O especialista destaca que a Resolução 2023/2022 do Conselho Federal de Medicina – CFM determina que técnicas de reprodução humana artificial podem ser utilizadas não apenas para se ter filhos, mas também por outros motivos como a preservação de embriões em caso de infertilidade.
“As técnicas de reprodução assistida podem ser utilizadas para doação de gametas e para preservação de gametas, embriões e tecidos germinativos por razões médicas e não médicas”, diz um trecho da resolução.
Para José Roberto, a decisão do STJ poderá ter repercussão não só em casos de tratamentos que causam infertilidade, mas também em situações cotidianas.
"Entendo que essa é uma decisão que vai ter repercussão na vida de outras pessoas, até mesmo, por exemplo, para aquelas que exercem profissões que podem causar infertilidade.

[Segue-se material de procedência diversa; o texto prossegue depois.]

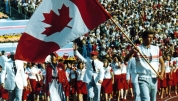 Des Canadiens paradent lors de la Cérémonie d'ouverture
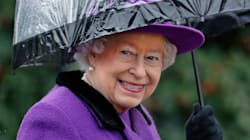 Queen Elizabeth Always Carries A Matching Umbrella On Her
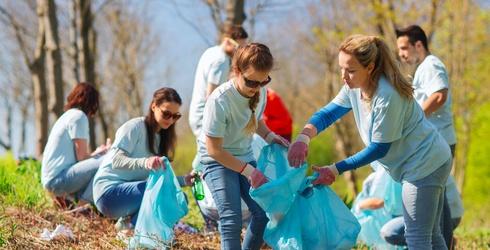 Volunteering Makes You Feel Younger and Healthier, a New Study Suggests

Uma decisão como essa leva em conta a proteção e o cuidado, atendendo aos princípios bioéticos da beneficência e da não maleficência", avalia.
Efeitos colaterais
A advogada Marcia Boen Garcia Liñan Figueiredo, membro do IBDFAM, demonstra preocupação sobre o impacto da decisão.
"Essa é uma decisão que está sendo tomada de forma recorrente pelo judiciário e que impactará de forma contundente aos consumidores de planos de saúde que terão que arcar com esses custos, pois a Operadora terá que repassar esses custos aos mesmos", afirma.
E acrescenta: "Isso ensejara que outros casos de doenças com efeitos colaterais estejam sujeitos a serem questionados judicialmente".